PARIS – Pirates seized control of a French luxury yacht carrying 30 crew members Friday in the Gulf of Aden off Somalia's coast, the French government and the ship's owner said.
Attackers stormed the three-mast Le Ponant as it returned without passengers from the Seychelles, in the Indian Ocean, toward the Mediterranean Sea, said officials with French maritime transport company CMA-CGM.
"This is a blatant act of piracy," Prime Minister Francois Fillon told reporters while on a visit to Brussels. "The Defense and Foreign Ministries are mobilized to act as quickly as possible, I hope in the coming minutes or hours to try to win the freedom of these hostages."
He did not elaborate. France has considerable military resources in the region, including a base in Djibouti and a naval flotilla circulating in the Indian Ocean.
The ship was in the high seas in the Gulf of Aden, off Somalia's coast in the Indian Ocean, the ministry said. At least some of the crew members are French.
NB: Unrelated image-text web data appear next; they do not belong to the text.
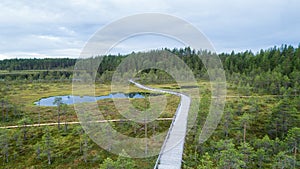 Aerial view of wooden walkway on the territory of Seitseminen National park swamp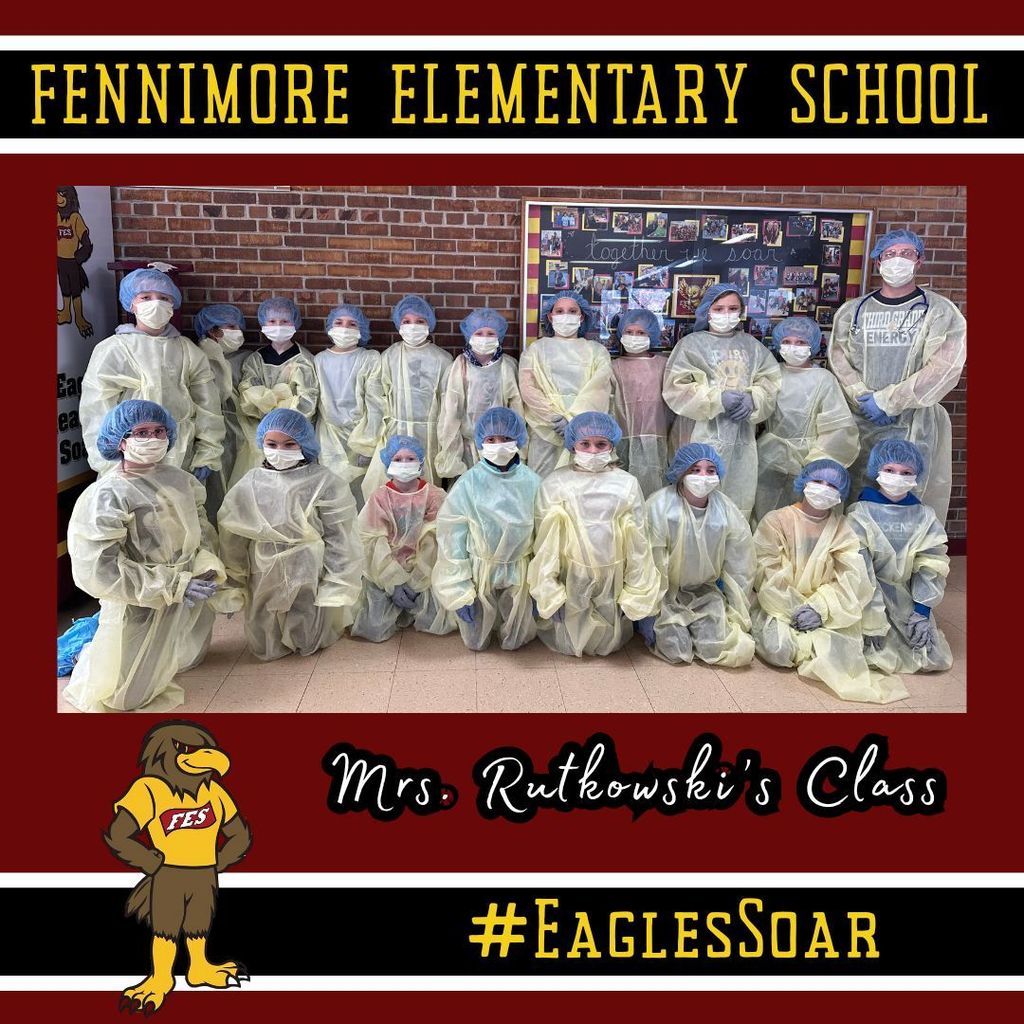 Mr. Rutkowski's class pose for a picture with their doctor gear on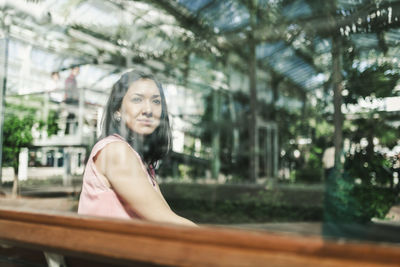 Portrait of smiling young woman sitting outdoors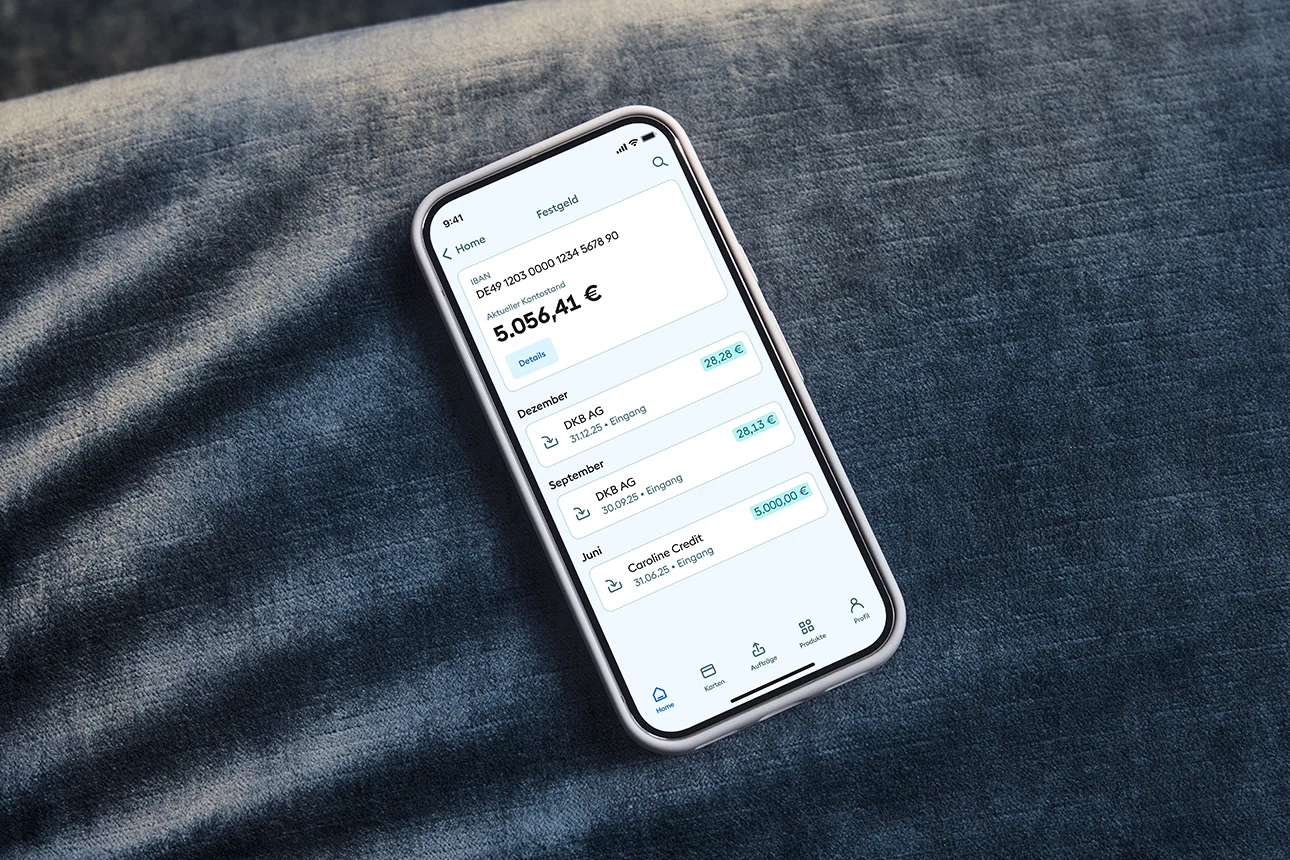 Ein Mobiltelefon mit dem Festgeld der DKB liegt auf einer Couch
The company declined to identify any other crew member nationalities.
"French authorities are handling the situation," Jean-Emmanuel Sauvee, managing director of La Compagnie des Iles du Ponant, told reporters in the southeastern city of Marseille, where his subsidiary of CMA-CGM is based. The company did not want to comment further so as not to endanger the crew members held hostage, he said.
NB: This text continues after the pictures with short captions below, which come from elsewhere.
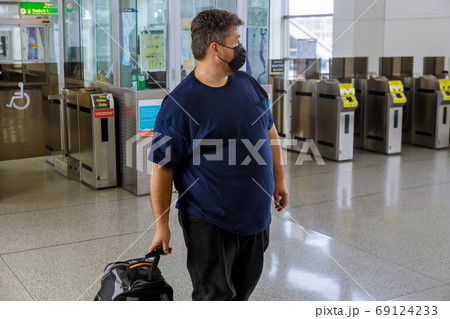 Man in protective medical masks with a suitcase 69124233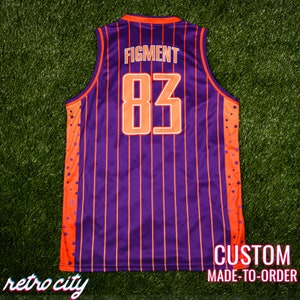 May include: Purple and orange basketball jersey with white vertical stripes and orange stars on the sides. The back of the jersey has the text "FIGMENT" and the number "83" in white outlined in orange. The bottom of the jersey has the text "CUSTOM MADE-TO-ORDER".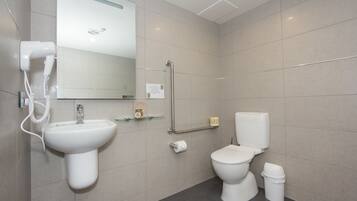 Un baño moderno con lavamanos, inodoro y secamanos.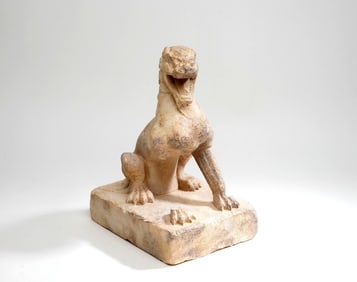 A STONE CARVING OF A LION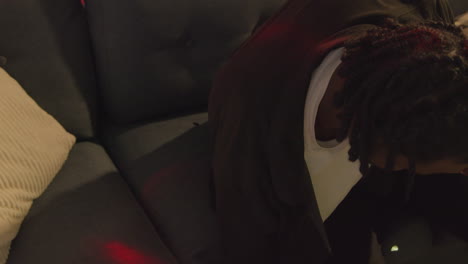 hombre despertando en el sofá después de beber alcohol en la fiesta de la casa sufriendo de resaca hablando en el teléfono móvil 2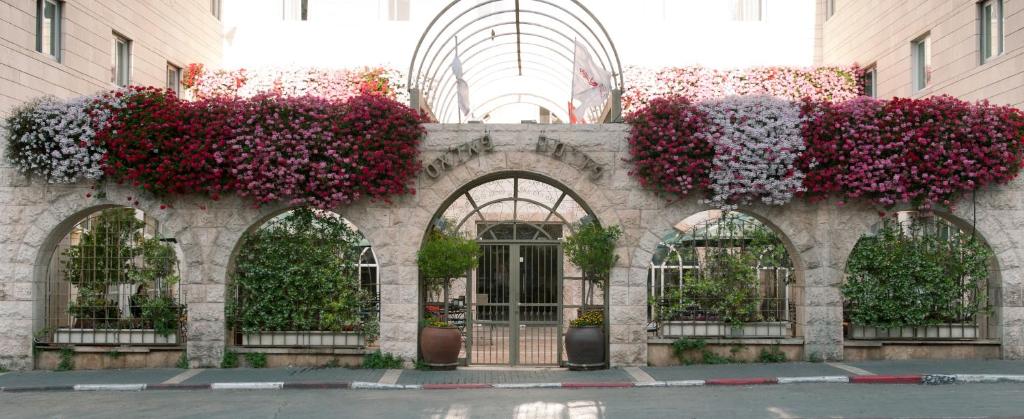 un edificio con flores a un lado. en Prima Palace Hotel, en Jerusalén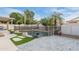 Backyard features pool with waterfall, patio, and lush landscaping at 9001 W Lone Cactus Dr, Peoria, AZ 85382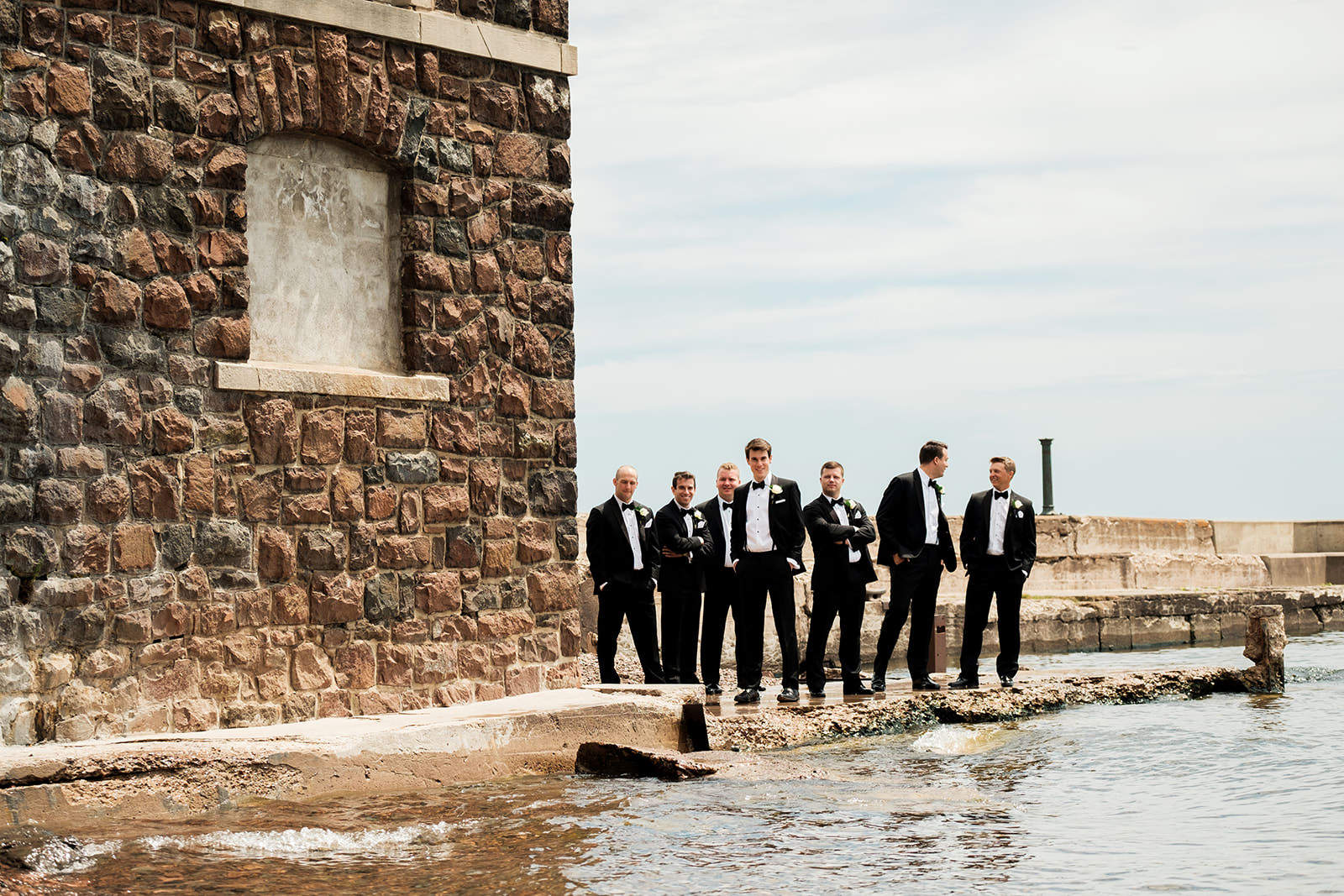 Groomsmen standing on the stone pier at the Duluth harbor — Tim Larsen Photography, Brainerd Lakes MN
According to the company's Web site, the 288-foot boat features four decks, two restaurants, and indoor and outdoor luxury lounges. It can hold up to 64 passengers.
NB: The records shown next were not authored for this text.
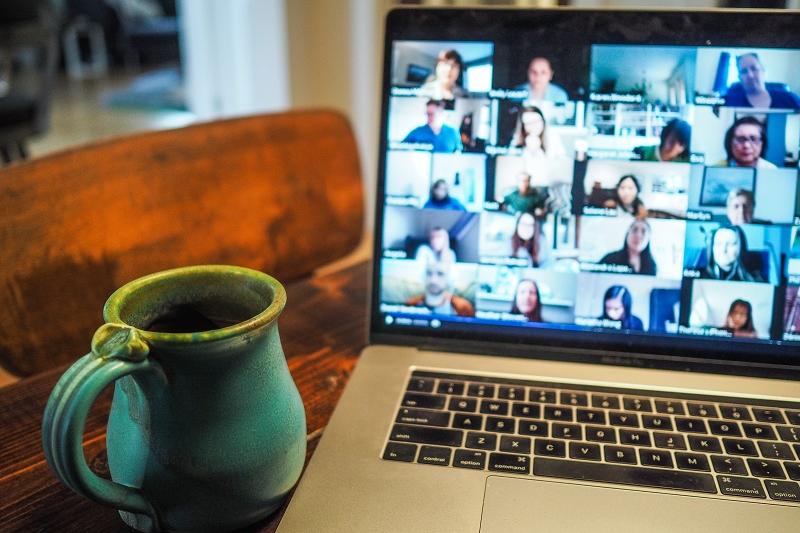 computer on desk showing Zoom meeting 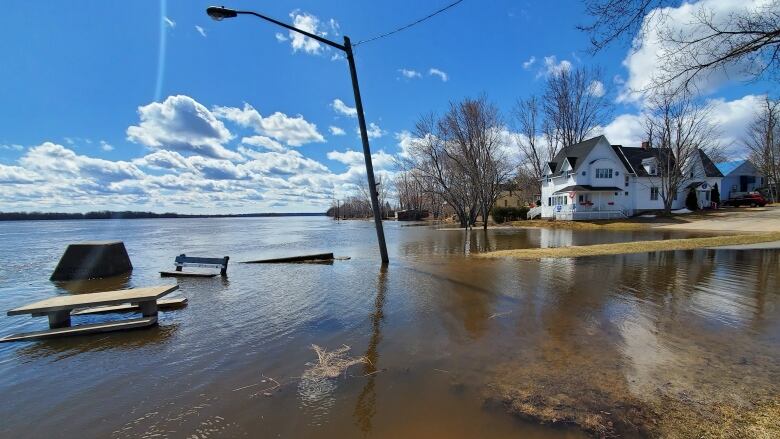 A house surrounded by a flooded yard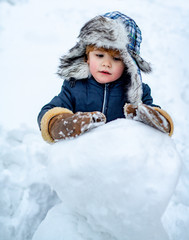 Excited kid winter portrait. Kids emotion. Winter clothes for kids. Joyful kid Having Fun with...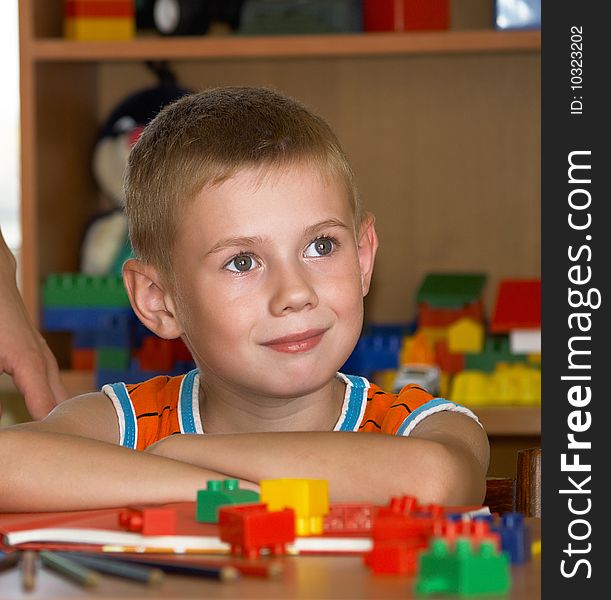 The boy of 7 years is engaged in a children's room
Le Ponant was next scheduled to carry passengers as part of a 10-day, 7-night trip from Alexandria, Egypt, to Valletta, Malta starting April 19. Prices started at $3,465, not including air fare or taxes.
Pirates seized more than two dozen ships off Somalia's coast last year.
Denmark's government paid a ransom to win the release in August of the crew of a Danish cargo ship that was hijacked by Somali pirates some two months after they were taken captive.
The U.S. Navy has led international patrols to try to combat piracy in the region. Last year, the guided missile destroyer USS Porter opened fire to destroy pirate skiffs tied to a Japanese tanker.
Wracked by more than a decade of violence and anarchy, Somalia does not have its own navy, and a transitional government formed in 2004 with U.N. help has struggled to assert control.
The International Maritime Bureau, which tracks piracy, said in its annual report earlier this year that global pirate attacks rose 10 percent in 2007, marking the first increase in three years.